*** Opening of Selected extract ***

Without a robust new investment in child care, parents are likely to face increasing difficulty finding and affording child care. The labor market is tight overall and demand for child care is likely to rise as more people return to work, yet many current or prospective child care workers have job opportunities in other industries. Indeed, the number of child care workers fell by 11 percent between 2011 and 2019, and the pandemic accelerated job losses in this sector. As wages are pushed up in other jobs, child care providers in many communities will either have to raise wages to find and retain workers (which would force them to charge families more) or reduce their workforce by having fewer classrooms in their programs or closing their doors entirely — both of which would reduce supply and make it harder for families to find care. In the absence of new funding for child care subsidies, supply investments, and boosting wages, more parents would likely be unable to work or would have to work less, and more parents could be forced to rely on a patchwork of informal care.
A significant investment in child care funding can help. The increased funding in the Murray-Kaine proposal could be used to help meet the higher labor costs child care providers need to pay — either to find and retain workers or to ensure that their workers are paid reasonable wages for a difficult and important job. It would also enable more families to get child care subsidies, which can make the difference in their ability to afford child care and allow more parents to work or work more.
Inflation fears shouldn’t block policymakers from enacting a well-designed economic recovery package that includes the Murray-Kaine proposal. A package that invests in child care as well as in areas like energy and health care, while at the same time raising revenues and reducing the deficit, would have little, if any, impact on aggregate demand and thus does not raise significant inflationary concerns.

*** Close of Selected extract ***

# Exercise requirements:
[a] Please extract, word for word, the part of the child care passage starting with "Inflation fears shouldn’t" and going on through "significant inflationary concerns.".
[b] Write what comes next in the child care passage, picking up after its final sentence.

*** Opening of Dataset extract ***

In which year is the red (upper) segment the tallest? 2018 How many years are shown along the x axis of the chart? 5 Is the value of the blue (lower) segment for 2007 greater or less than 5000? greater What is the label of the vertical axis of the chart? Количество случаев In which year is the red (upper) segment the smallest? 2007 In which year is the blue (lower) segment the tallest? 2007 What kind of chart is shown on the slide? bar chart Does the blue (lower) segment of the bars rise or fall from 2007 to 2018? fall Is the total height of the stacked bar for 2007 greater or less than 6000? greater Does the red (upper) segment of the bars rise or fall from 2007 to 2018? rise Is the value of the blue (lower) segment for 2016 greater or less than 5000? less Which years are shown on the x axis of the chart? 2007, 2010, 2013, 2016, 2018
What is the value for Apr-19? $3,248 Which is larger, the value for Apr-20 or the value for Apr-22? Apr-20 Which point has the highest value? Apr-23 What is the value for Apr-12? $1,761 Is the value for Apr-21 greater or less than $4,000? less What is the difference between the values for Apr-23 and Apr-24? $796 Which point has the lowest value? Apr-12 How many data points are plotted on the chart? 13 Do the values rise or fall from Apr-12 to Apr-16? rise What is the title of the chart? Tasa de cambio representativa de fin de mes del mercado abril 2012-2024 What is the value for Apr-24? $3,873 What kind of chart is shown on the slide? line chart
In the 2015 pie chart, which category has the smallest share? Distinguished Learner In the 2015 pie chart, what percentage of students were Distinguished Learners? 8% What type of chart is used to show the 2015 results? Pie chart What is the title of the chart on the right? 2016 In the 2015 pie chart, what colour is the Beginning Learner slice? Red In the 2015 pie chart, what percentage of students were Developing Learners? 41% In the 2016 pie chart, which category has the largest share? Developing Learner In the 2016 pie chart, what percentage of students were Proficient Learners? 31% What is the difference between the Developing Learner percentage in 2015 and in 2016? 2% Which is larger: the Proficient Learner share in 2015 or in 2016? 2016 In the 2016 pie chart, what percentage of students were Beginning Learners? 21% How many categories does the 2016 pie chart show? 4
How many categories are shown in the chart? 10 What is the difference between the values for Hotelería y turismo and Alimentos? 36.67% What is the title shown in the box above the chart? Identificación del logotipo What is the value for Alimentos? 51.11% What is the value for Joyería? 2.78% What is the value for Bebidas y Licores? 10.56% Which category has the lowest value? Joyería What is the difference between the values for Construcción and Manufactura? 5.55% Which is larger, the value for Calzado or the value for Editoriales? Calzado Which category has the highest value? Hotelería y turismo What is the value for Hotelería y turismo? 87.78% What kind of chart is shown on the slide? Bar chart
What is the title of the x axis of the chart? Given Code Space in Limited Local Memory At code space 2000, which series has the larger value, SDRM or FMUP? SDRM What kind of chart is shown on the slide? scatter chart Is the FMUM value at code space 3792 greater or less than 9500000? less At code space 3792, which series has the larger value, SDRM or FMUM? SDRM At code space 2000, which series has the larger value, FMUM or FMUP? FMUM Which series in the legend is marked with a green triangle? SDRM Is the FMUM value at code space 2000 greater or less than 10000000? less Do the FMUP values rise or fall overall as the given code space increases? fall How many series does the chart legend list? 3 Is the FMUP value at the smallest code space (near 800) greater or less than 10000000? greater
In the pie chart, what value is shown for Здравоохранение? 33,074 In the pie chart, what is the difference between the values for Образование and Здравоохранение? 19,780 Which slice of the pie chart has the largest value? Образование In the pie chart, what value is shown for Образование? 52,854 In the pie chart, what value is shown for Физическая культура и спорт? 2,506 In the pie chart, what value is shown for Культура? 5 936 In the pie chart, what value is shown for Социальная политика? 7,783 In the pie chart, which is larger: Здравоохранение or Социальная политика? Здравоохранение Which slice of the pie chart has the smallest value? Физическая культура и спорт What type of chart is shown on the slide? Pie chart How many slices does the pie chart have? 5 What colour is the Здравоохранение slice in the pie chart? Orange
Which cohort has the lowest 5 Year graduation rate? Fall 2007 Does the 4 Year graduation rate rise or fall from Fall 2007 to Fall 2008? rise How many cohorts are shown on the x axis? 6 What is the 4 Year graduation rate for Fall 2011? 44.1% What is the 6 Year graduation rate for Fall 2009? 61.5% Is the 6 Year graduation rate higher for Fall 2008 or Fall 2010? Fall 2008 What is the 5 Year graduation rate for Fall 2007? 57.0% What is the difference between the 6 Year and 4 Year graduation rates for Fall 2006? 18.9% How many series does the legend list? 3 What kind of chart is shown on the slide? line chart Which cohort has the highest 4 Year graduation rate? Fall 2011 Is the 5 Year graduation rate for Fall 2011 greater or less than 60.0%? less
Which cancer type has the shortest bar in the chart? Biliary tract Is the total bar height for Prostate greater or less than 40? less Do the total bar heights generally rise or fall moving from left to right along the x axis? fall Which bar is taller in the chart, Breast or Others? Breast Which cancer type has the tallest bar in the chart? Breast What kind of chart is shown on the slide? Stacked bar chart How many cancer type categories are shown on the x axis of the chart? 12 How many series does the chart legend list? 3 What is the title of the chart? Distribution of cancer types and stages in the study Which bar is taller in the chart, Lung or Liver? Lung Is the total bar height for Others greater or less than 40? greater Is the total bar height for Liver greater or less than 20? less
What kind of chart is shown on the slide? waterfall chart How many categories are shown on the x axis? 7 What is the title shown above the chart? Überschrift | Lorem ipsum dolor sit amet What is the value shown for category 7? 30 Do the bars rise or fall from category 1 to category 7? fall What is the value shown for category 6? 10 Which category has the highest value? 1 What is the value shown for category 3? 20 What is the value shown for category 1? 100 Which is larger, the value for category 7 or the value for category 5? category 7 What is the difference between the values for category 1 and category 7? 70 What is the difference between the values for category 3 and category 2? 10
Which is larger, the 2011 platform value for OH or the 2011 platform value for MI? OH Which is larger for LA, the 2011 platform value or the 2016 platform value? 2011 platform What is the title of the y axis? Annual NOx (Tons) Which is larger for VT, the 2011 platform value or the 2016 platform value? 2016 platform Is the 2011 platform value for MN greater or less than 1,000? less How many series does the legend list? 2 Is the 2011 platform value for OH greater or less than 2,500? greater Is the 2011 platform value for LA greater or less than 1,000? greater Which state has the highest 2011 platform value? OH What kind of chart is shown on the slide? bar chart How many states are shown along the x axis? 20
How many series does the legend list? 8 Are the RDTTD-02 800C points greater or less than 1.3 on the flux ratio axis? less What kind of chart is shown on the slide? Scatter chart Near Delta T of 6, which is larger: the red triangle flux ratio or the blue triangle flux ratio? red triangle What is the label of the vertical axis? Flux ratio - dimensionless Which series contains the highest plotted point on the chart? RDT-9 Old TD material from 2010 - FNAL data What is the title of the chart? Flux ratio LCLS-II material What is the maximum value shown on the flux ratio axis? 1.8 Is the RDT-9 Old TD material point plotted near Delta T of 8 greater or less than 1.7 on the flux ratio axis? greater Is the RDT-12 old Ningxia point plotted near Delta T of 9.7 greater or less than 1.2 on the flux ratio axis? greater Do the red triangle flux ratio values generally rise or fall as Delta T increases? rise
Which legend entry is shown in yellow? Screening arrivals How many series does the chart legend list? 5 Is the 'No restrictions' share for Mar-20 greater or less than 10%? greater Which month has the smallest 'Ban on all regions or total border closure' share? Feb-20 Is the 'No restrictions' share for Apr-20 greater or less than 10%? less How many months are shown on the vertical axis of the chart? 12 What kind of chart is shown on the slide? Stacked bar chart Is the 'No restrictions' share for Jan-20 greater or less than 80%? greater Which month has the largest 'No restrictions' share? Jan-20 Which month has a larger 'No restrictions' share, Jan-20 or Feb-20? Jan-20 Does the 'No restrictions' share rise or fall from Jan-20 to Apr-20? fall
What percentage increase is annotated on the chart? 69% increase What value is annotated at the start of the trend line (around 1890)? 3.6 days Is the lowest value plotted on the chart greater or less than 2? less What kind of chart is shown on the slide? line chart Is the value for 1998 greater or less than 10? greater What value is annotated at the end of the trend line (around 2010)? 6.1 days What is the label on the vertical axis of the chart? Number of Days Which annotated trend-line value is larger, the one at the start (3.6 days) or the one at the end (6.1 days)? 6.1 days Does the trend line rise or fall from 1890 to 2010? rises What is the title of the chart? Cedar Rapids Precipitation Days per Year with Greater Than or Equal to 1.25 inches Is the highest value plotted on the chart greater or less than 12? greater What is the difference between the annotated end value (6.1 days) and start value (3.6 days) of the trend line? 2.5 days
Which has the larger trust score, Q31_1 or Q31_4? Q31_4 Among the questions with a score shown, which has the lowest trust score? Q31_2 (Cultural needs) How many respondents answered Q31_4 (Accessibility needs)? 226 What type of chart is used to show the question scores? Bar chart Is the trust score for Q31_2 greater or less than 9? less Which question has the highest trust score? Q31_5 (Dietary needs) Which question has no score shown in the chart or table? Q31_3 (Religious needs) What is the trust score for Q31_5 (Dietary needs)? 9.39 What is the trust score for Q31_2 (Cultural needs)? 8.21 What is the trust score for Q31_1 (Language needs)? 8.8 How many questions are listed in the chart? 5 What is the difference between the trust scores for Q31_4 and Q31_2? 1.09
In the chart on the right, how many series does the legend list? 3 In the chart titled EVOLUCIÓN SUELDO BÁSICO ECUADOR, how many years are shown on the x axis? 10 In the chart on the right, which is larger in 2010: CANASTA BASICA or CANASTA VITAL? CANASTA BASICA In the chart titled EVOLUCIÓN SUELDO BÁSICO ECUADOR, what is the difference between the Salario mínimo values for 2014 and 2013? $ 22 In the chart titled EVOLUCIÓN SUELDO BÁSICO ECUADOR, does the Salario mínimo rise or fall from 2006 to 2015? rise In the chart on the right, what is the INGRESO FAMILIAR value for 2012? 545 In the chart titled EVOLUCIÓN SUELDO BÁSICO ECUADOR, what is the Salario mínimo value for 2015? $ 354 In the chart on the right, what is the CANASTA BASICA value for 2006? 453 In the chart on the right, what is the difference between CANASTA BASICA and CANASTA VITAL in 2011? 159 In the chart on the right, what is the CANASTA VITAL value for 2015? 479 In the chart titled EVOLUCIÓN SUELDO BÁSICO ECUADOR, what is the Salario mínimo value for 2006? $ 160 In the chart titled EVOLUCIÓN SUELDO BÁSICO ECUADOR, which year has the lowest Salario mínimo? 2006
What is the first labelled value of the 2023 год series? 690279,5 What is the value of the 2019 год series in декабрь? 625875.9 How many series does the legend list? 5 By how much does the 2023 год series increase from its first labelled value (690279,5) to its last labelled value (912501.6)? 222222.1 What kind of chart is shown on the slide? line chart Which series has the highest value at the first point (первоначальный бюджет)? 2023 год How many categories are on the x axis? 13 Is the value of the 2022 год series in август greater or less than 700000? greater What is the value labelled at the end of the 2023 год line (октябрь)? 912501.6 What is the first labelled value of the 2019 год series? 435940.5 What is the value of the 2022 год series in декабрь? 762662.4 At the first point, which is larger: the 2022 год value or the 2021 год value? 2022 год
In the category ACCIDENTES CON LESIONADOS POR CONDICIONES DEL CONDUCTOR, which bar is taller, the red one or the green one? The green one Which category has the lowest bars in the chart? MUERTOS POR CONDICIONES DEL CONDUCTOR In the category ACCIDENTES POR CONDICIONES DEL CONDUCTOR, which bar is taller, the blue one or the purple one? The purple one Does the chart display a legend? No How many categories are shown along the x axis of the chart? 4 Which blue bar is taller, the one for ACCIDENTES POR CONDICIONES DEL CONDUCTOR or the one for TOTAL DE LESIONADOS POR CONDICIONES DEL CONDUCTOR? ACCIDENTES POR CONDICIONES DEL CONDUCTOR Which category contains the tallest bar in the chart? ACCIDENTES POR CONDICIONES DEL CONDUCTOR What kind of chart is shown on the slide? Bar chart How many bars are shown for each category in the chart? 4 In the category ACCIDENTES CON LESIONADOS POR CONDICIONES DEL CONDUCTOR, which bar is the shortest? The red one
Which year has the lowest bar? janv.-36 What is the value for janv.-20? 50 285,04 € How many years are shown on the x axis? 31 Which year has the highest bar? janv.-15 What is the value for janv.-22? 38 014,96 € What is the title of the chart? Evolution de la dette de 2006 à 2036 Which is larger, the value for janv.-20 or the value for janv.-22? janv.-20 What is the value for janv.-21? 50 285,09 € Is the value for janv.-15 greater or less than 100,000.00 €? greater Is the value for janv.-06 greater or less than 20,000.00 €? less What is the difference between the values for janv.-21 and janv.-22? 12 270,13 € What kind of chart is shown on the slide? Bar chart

*** Close of Dataset extract ***

# Per-task answers:
[a]
Inflation fears shouldn’t block policymakers from enacting a well-designed economic recovery package that includes the Murray-Kaine proposal. A package that invests in child care as well as in areas like energy and health care, while at the same time raising revenues and reducing the deficit, would have little, if any, impact on aggregate demand and thus does not raise significant inflationary concerns.

[b]
Murray-Kaine Would Help Families in Every State Afford Quality Child Care
The House-passed Build Back Better package included a far-reaching child care plan that sought to ensure that low- and middle-income families would pay no more than 7 percent of their income for child care (low-income families would pay substantially less) and that would raise child care quality substantially. The proposal’s cost, however, likely exceeds what a scaled-back economic package can accommodate. Moreover, that plan faced concerns that some states would choose not to participate fully in the new program because of the costs they would bear.
Senators Patty Murray and Tim Kaine, chair and member of the Senate Health, Education, Labor and Pensions committee, respectively, have unveiled a new proposal that can fit within a smaller economic package. It would allow every state to make important improvements to its child care system and help substantially more families pay for child care than get help today.
The proposal would increase funding for the Child Care and Development Block Grant (CCDBG) — the nation’s main child care program — by $12 billion per year over the next six years. Of this amount, $3 billion per year would be dedicated to Supply and Compensation Grants to “open new child care providers, support increased compensation for early childhood educators, and ensure child care facilities are safe and developmentally appropriate for children.” These grants are designed in part to raise the number of child care providers available to meet demand while improving the quality of care, which is critical to maximizing positive impacts for children.
The added $12 billion would not require a state match. As they are today, states would be free to put in additional state funding at their option, which would allow them to implement a larger expansion of their child care assistance program.
In 2019, state child care programs spent a total of about $10 billion (including both federal and state child care funds as well as Temporary Assistance for Needy Families funds that states transferred to child care) and served about 1.4 million children, according to data from the Department of Health and Human Services. The additional CCDBG funding in the Murray-Kaine proposal would increase the number of children served by more than 1 million, the Center for Law and Social Policy estimates.
At the same time, the proposal’s quality and supply investments — which include funding to help defray higher wage costs for workers and efforts to increase the number of child care providers and classrooms open — coupled with more adequate funding for child care subsidies, would help expand the number of child care providers, lift child care quality, and improve pay for child care workers. These investments would help children who don’t receive child care subsidies as well as those who do. They would accomplish this by improving the quality of care provided in programs that receive the additional resources, by making it easier for parents with and without subsidies to find care, and by reducing the risk that the supply of child care continues falling just when the economy needs more workers.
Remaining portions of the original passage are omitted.